Frequency Response

The Frequency Response Analysis (PLECS Standalone only) computes the frequency response of a system at discrete analysis frequencies by sequentially applying sinusoidal perturbations. The analysis is executed by following these steps:

1. A transient simulation is used to drive the system into steady-state. The length of the simulation is determined by the Initialization time span parameter \(T_{init}\). This is used to define the operating point at which the frequency response will be calculated.

2. Transient simulations are executed in parallel for every discrete frequency \(f_k\). All simulations start from the steady-state point reached in the previous step. The length of the perturbed simulations is defined as \(T_s + T_c\), where \(T_s\) is the Settling time span parameter, and \(T_c = N * 1/f_k\) is the number of Extraction cycles parameter times the period of the sinusoidal perturbation. An additional transient simulation with no perturbation is also executed.

3. The Fourier analysis is computed for each discrete perturbation frequency \(\omega_k = 2\pi f_k\), of \(T_c\) period in the perturbation and response signals of both the perturbed and unperturbed simulations.

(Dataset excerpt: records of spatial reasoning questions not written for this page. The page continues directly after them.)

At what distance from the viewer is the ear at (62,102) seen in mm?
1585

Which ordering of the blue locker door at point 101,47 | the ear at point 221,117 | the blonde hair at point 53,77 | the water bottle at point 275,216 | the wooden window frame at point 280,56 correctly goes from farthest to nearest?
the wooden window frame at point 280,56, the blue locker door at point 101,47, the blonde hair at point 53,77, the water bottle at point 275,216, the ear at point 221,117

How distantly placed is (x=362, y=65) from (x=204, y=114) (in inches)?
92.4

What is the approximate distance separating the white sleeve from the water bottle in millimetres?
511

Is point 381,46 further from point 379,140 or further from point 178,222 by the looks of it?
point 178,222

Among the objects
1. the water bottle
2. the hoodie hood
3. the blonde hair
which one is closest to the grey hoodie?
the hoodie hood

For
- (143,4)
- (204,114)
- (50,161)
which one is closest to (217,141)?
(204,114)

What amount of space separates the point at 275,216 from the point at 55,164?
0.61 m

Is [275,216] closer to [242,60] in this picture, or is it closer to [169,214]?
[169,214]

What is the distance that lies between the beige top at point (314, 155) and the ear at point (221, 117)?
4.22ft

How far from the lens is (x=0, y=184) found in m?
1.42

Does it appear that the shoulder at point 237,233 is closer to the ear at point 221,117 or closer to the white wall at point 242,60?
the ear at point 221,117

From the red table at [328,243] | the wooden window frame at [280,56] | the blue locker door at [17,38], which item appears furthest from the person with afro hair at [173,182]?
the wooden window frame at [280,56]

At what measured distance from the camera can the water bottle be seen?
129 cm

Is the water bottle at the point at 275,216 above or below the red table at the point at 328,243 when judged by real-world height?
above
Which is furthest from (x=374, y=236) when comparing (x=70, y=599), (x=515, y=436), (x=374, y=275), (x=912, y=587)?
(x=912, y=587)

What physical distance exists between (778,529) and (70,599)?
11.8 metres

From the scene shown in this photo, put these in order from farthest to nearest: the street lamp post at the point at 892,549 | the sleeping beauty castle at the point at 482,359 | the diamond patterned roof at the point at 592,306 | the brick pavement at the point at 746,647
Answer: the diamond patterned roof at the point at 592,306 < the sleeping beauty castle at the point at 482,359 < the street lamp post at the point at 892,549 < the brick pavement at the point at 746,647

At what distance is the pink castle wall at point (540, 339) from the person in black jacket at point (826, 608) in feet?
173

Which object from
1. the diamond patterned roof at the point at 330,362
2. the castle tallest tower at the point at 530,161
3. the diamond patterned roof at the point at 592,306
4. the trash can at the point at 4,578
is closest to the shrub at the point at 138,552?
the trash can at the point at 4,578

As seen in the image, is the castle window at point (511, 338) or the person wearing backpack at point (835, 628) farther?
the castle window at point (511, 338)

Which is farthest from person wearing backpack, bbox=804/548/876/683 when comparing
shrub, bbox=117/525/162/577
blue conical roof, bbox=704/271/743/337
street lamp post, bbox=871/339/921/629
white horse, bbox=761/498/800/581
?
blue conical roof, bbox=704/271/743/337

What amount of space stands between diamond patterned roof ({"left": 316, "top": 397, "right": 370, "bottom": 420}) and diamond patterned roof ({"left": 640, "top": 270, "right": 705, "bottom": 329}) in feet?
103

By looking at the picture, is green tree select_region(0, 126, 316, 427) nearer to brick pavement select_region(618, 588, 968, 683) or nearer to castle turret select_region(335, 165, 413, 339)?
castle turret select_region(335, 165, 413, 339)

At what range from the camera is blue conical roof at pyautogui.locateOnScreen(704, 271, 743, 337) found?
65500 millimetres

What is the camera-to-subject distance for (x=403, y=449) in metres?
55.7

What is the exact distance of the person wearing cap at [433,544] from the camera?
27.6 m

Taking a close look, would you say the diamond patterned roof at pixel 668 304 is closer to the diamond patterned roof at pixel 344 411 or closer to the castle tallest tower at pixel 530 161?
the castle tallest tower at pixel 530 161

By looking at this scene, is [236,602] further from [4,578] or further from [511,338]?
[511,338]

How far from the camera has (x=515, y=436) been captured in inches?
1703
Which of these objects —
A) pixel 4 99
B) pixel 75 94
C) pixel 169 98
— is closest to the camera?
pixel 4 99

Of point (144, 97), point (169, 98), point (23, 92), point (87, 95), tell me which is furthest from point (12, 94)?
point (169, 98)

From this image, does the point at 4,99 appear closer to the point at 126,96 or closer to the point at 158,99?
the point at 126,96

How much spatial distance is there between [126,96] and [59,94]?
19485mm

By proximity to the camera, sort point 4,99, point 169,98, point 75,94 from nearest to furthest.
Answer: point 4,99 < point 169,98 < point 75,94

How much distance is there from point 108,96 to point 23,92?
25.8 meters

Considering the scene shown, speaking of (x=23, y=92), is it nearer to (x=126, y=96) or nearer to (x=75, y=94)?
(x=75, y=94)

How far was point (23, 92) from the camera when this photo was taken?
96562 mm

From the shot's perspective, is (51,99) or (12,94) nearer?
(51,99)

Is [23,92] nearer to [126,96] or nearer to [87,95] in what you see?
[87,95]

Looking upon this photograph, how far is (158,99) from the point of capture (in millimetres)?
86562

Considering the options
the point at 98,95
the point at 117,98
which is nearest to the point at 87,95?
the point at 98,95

Being \(U(\omega_k)\) and \(U_0(\omega_k)\) the Fourier transforms of the perturbation signal in the perturbed and unperturbed simulations, and \(Y(\omega_k)\) and \(Y_0(\omega_k)\) the Fourier transforms of the response signals in the perturbed and unperturbed simulations, respectively.

4. The frequency response of the system is obtained as \(G(\omega_k) = (Y(\omega_k)-Y_0(\omega_k))/(U(\omega_k)-U_0(\omega_k))\).